The task: Pictures aside, every line of the listing should be given again exactly.
::: Exercise data :::
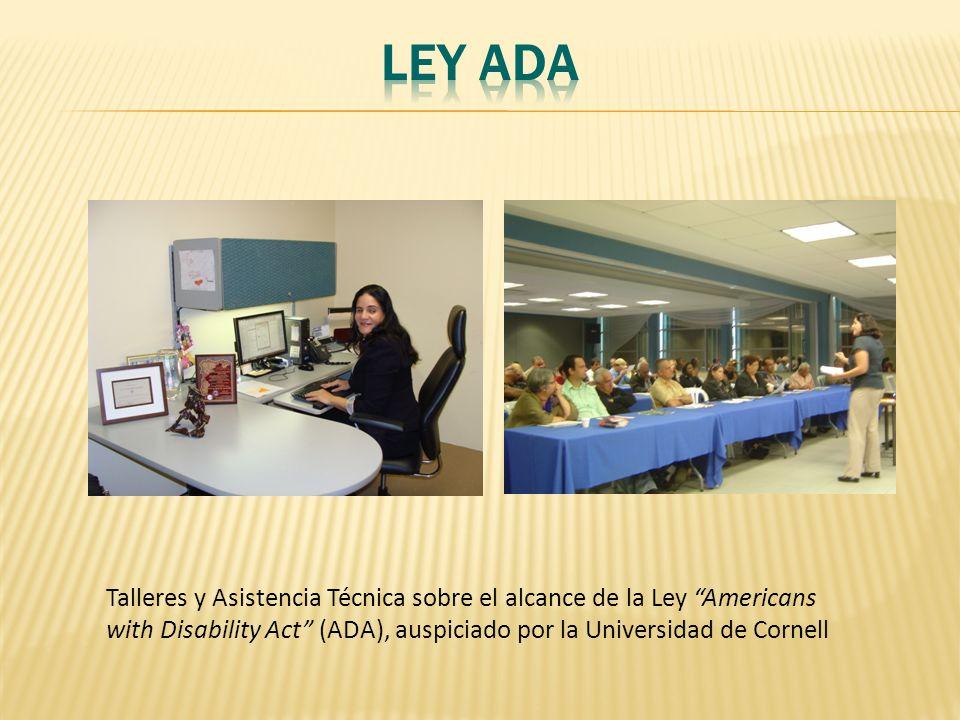 Ley ADA Talleres y Asistencia Técnica sobre el alcance de la Ley Americans with Disability Act (ADA), auspiciado por la Universidad de Cornell.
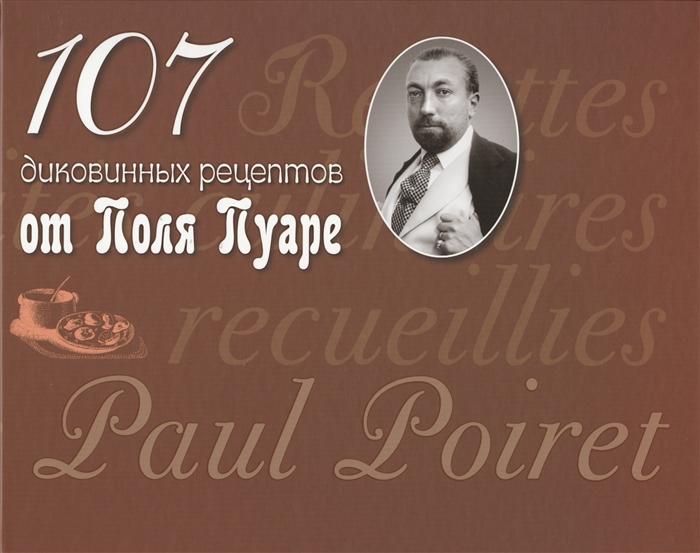 Пуаре П. 107 диковинных рецептов от Поля Пуаре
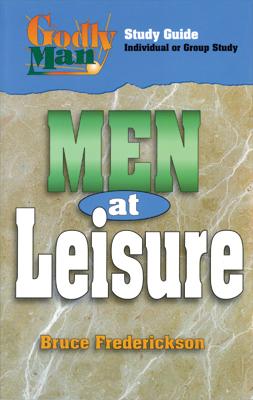 Godly Man: Men at Leisure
:::
Response to this exercise:
 Ley ADA Talleres y Asistencia Técnica sobre el alcance de la Ley Americans with Disability Act (ADA), auspiciado por la Universidad de Cornell.
 Пуаре П. 107 диковинных рецептов от Поля Пуаре
 Godly Man: Men at Leisure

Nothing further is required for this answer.